В 1817 году его причислили к русской миссии в Константинополе, затем назначили вторым советником при русском посольстве в Турции. Во время кровавых греко-турецких столкновений (когда казнили даже патриарха Григория) вмешательство Дашкова спасло от гибели десятки греческих семейств. В это время он усиленно изучал греческий язык, читал Гомера и Платона, совершил путешествие по Греции, пытаясь отыскать в монастырях греческие, латинские и грузинские манускрипты.
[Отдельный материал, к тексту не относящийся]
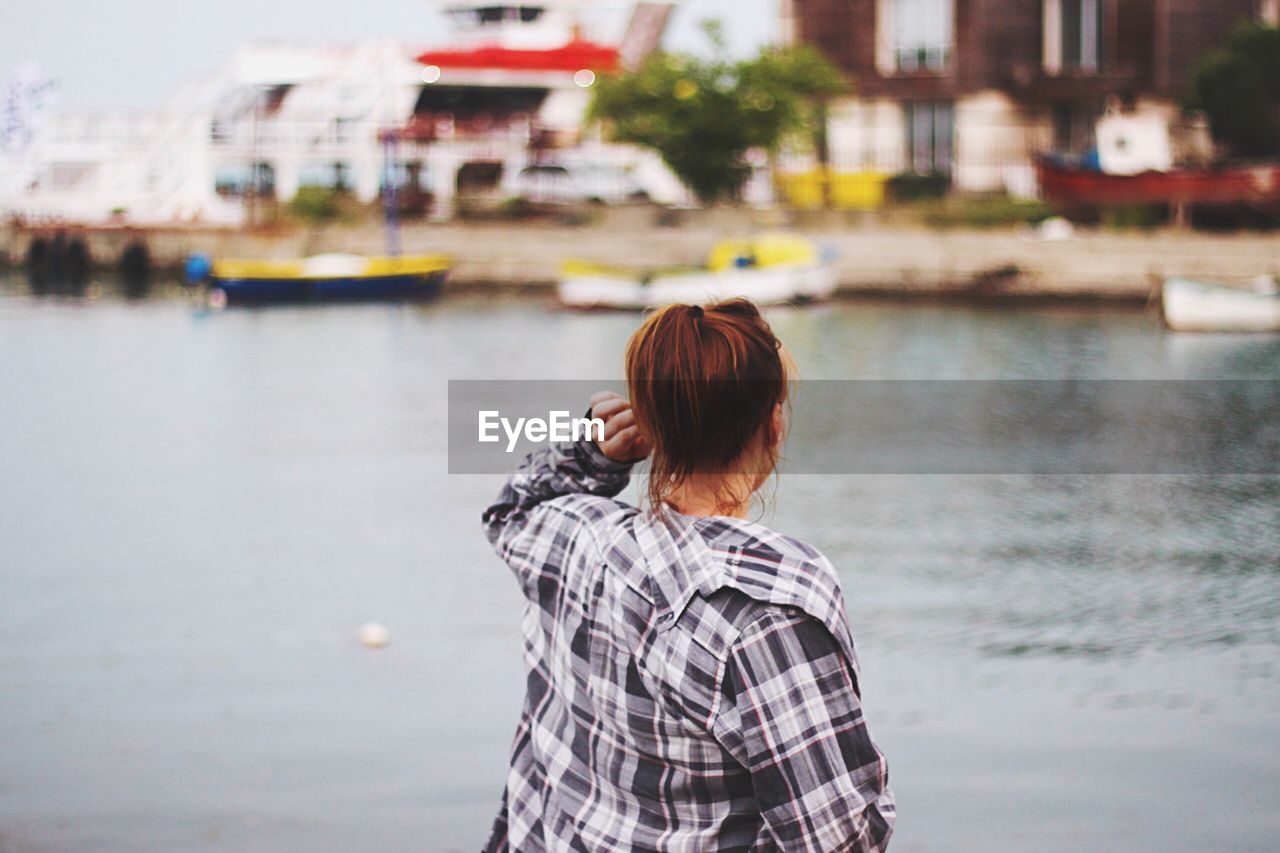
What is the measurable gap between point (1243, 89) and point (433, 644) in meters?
30.6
Он дружил с Жуковским, Батюшковым, Карамзиным, Гнедичем, Вяземским и сам был не чужд литературной деятельности, которая началась еще в пансионе и носила по большей части критический и сатирический характер. «Свойство ума Дашкова, — писал Михаил Александрович Дмитриев, — могло служить примером того, что глубокомыслие не противно шутке и веселости. Вопреки мнению людей, судящих по наружности, надобно вообще заметить, что важность, пренебрегающая веселостью и шуткою, бывает всегда признаком односторонности ума, и если не тупости, то, по крайней мере, ума, ограниченного недалекими пределами; а нередко важность есть признак и надутой глупости. Не таков был Дашков. Имея важную наружность от природы, он никогда не важничал, был разговорчив и охотно сообщал замечания светлого ума своего о предметах и важных и легких; но был тверд в своих мнениях: ибо мнения его были плодом зрелого убеждения. Он следил за всеми отраслями наук и литературы; он читал беспрестанно и проникал глубоко в историю народов и в политические происшествия своего времени. Русскую литературу знал во всех подробностях и ни одного произведения ее не оставлял без внимания даже тогда, когда впоследствии занимал важные должности».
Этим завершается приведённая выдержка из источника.